Barrier holding back quantum computing finally breached

Practical quantum computers have been a pipe dream for nerds and geeks around the world for quite some time now. Harnessing the power of atoms and molecules, bits are replaced by qubits and today’s fastest supercomputer is replaced by the PC of the next era in computing. But for the last ten years scientists have had their progress in this field slowed to a standstill and aside from the very basic quantum computers that first appeared at IBM labs in 2001 we haven’t seen anything newer. Without going into too much detail and making your brain explode with explanations of everything I have written and will subsequently write in this article (you can scrape the surface of knowledge involved with quantum computers and qubits at Wikipedia), the big problem scientists have been faced with this past decade has been overcoming the size-to-signal-strength barrier magnetic resonance poses when it comes to molecules.

The idea is to find a molecule that contains atomic nuclei that can be made to spin up or down at slightly different energies. This allows each nuclei to be addressed separately using the technique of magnetic resonance.

This involves placing them in a powerful magnetic field, zapping them with radio waves and then listening for the echo. (Anyone who has had an MRI scan will have had the same treatment.)

The dilemma is posed when you try to get more signal strength out of such molecules. A single molecule produces way too weak of a signal to make any progress with quantum computers and in order to try and compensate for this you have to use large amounts of these molecules, which is not economically viable for any practical purpose. If you try to use bigger molecules to compensate for this signal degradation, what you get is an increase in the number of qubits (good!) but a significant signal strength decrease from each qubit (bad!). So no matter what scientists tried, they were screwed. Until now.
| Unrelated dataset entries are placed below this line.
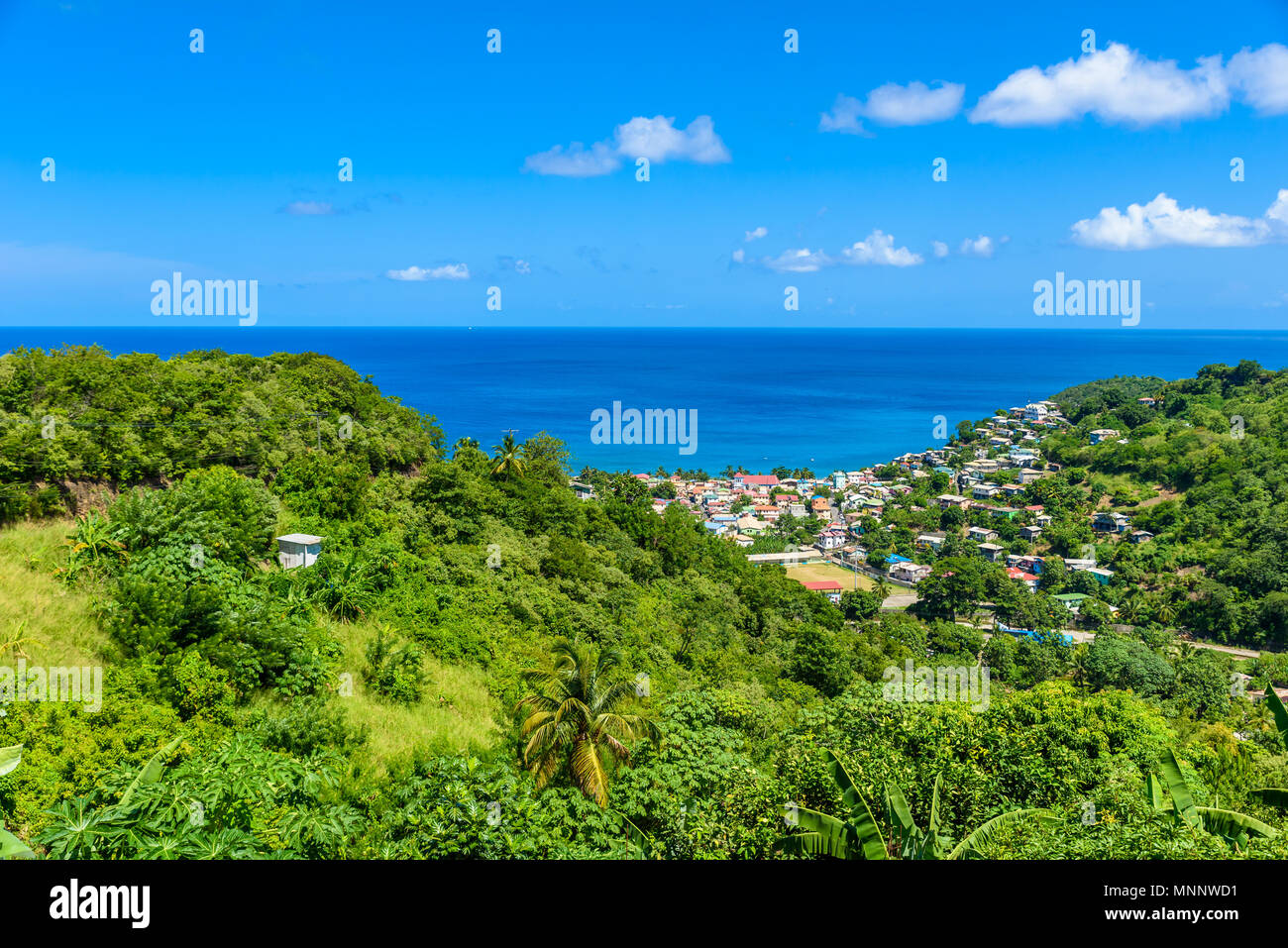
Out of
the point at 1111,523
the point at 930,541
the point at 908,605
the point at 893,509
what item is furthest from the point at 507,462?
the point at 1111,523

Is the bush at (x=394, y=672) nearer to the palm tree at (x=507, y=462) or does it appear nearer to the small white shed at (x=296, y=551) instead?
the small white shed at (x=296, y=551)

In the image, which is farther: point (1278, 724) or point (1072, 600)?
point (1072, 600)

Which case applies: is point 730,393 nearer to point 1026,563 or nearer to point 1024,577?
point 1026,563

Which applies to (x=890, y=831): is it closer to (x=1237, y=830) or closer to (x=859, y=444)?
(x=1237, y=830)

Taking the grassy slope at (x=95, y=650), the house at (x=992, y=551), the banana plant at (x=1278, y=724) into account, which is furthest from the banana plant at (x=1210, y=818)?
the house at (x=992, y=551)

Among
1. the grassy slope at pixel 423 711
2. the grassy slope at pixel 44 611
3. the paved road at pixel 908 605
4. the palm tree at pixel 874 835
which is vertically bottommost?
the paved road at pixel 908 605

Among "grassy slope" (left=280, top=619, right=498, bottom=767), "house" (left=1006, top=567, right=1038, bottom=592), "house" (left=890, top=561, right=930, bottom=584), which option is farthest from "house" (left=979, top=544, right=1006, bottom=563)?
"grassy slope" (left=280, top=619, right=498, bottom=767)

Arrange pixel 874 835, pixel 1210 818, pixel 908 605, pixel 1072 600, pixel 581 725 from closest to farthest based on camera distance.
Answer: pixel 874 835 → pixel 1210 818 → pixel 581 725 → pixel 1072 600 → pixel 908 605
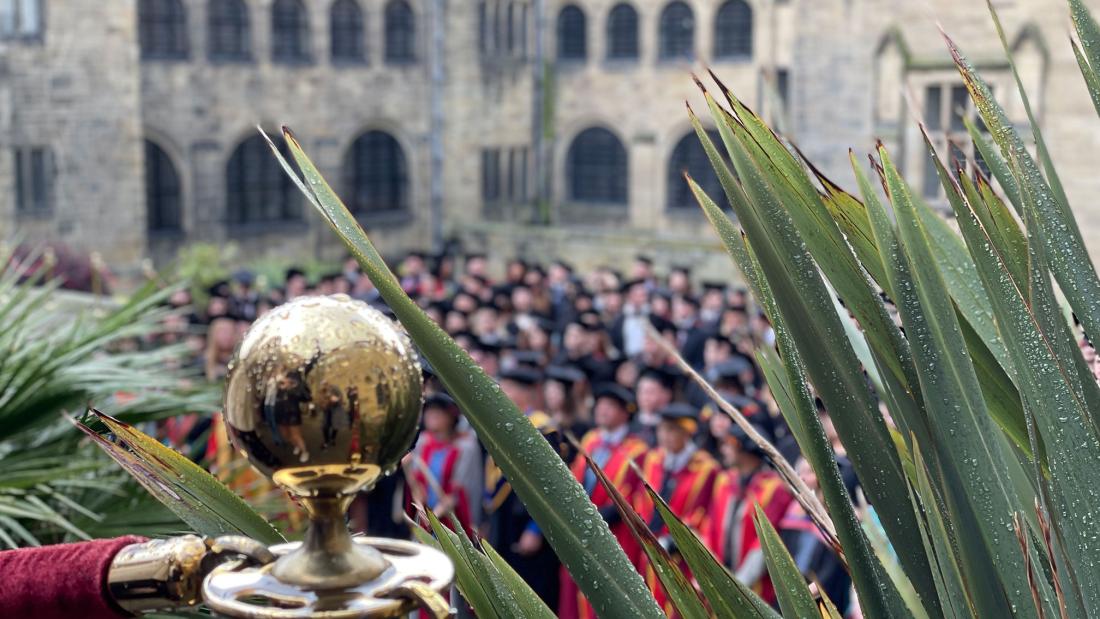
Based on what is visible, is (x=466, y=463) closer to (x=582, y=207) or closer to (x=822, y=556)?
(x=822, y=556)

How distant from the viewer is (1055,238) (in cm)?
174

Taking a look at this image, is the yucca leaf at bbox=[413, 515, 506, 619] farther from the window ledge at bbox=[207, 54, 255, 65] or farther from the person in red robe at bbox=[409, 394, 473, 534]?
the window ledge at bbox=[207, 54, 255, 65]

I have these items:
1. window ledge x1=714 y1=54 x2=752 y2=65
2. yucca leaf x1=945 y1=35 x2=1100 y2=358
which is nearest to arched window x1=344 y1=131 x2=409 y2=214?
window ledge x1=714 y1=54 x2=752 y2=65

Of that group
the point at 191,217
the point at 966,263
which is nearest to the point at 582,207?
the point at 191,217

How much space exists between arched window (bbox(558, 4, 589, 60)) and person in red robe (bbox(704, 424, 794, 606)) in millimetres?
23455

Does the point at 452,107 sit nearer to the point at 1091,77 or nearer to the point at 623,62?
the point at 623,62

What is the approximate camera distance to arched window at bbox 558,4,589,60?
3044 centimetres

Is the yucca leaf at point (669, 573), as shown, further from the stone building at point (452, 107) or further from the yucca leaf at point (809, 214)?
the stone building at point (452, 107)

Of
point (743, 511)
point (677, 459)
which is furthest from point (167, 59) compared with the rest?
point (743, 511)

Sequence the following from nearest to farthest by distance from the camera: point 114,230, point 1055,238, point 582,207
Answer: point 1055,238 → point 114,230 → point 582,207

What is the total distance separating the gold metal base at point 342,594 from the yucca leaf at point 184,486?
0.35m

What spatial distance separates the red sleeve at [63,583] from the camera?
1290 millimetres

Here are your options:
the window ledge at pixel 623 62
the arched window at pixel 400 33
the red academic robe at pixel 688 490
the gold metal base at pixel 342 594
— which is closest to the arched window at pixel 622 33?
the window ledge at pixel 623 62

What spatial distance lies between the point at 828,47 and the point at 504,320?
254 inches
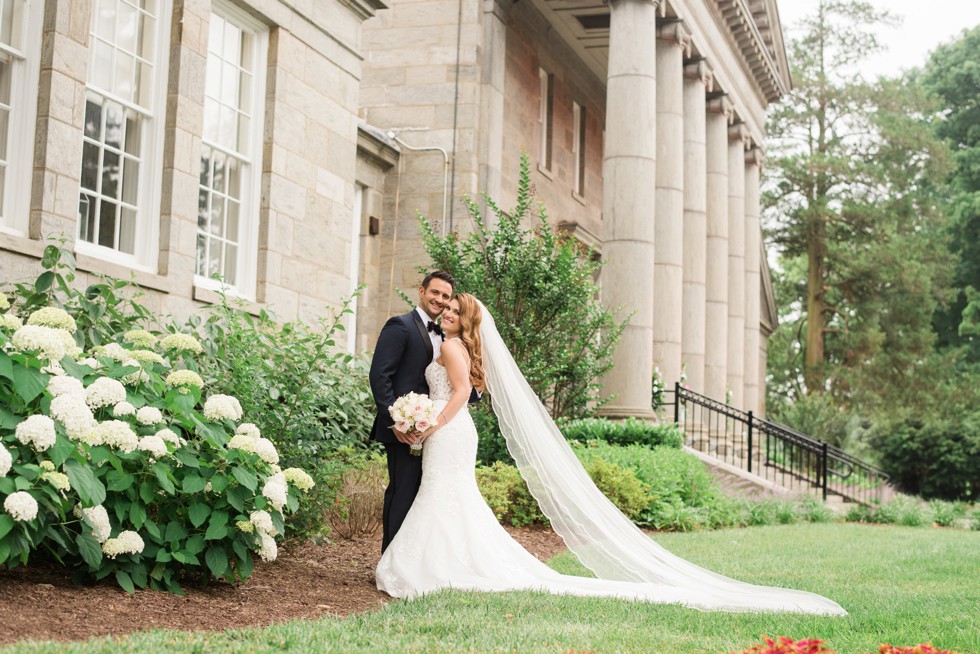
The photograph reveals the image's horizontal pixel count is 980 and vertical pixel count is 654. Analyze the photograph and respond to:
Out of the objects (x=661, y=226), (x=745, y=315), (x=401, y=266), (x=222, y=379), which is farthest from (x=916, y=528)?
(x=745, y=315)

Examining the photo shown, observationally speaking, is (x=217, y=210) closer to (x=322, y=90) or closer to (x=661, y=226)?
(x=322, y=90)

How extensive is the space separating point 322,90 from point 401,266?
266 inches

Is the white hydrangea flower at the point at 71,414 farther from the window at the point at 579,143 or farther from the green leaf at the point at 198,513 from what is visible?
the window at the point at 579,143

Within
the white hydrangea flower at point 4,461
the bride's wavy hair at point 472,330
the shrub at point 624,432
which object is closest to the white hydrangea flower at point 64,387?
the white hydrangea flower at point 4,461

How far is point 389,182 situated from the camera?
2023cm

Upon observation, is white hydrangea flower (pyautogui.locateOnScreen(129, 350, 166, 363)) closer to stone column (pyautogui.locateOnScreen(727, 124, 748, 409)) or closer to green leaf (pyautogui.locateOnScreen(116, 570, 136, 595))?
green leaf (pyautogui.locateOnScreen(116, 570, 136, 595))

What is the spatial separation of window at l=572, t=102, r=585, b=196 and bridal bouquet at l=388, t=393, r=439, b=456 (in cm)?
1921

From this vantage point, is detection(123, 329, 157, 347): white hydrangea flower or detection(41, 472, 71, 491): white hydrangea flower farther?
detection(123, 329, 157, 347): white hydrangea flower

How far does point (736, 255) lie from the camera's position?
29844 millimetres

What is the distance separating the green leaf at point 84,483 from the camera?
5758 mm

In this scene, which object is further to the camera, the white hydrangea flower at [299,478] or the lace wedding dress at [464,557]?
the lace wedding dress at [464,557]

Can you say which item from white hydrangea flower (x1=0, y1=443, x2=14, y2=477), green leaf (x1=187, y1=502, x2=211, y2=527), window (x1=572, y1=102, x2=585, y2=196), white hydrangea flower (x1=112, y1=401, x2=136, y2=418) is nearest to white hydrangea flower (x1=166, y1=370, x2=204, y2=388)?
white hydrangea flower (x1=112, y1=401, x2=136, y2=418)

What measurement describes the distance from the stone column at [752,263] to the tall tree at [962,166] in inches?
600

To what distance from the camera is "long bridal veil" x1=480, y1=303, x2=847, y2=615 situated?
8117 mm
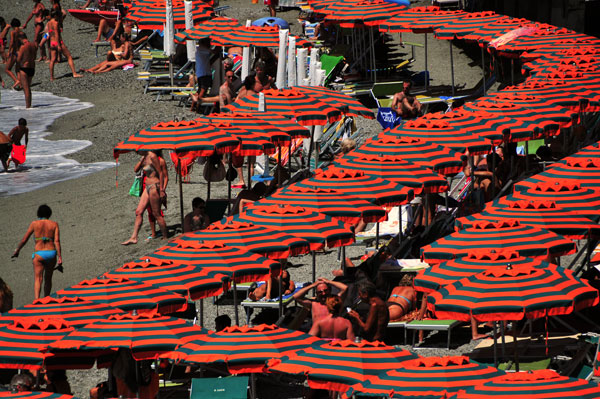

Michael Grinolds and a group of Harvard University fellows published “Quantum control of proximal spins using nanoscale magnetic resonance imaging” on Wednesday. In other words, they believe that they have solved the signal-degradation issue by shrinking “the business end of a magnetic resonance machine to the size of a pinhead,” which is a really big deal when it comes to magnetic resonance machines (duh, common knowledge. Who doesn’t have one of these in their kitchen?). By testing their theories out in nitrogen vacancies in diamond they discovered that they were able to manipulate electrons in such a way that completely curbs the resonance barrier that has been unbroken for the last ten years. And that puts us one step closer towards cracking the quantum computer puzzle…and to finding Schrödinger’s cat, dead and alive.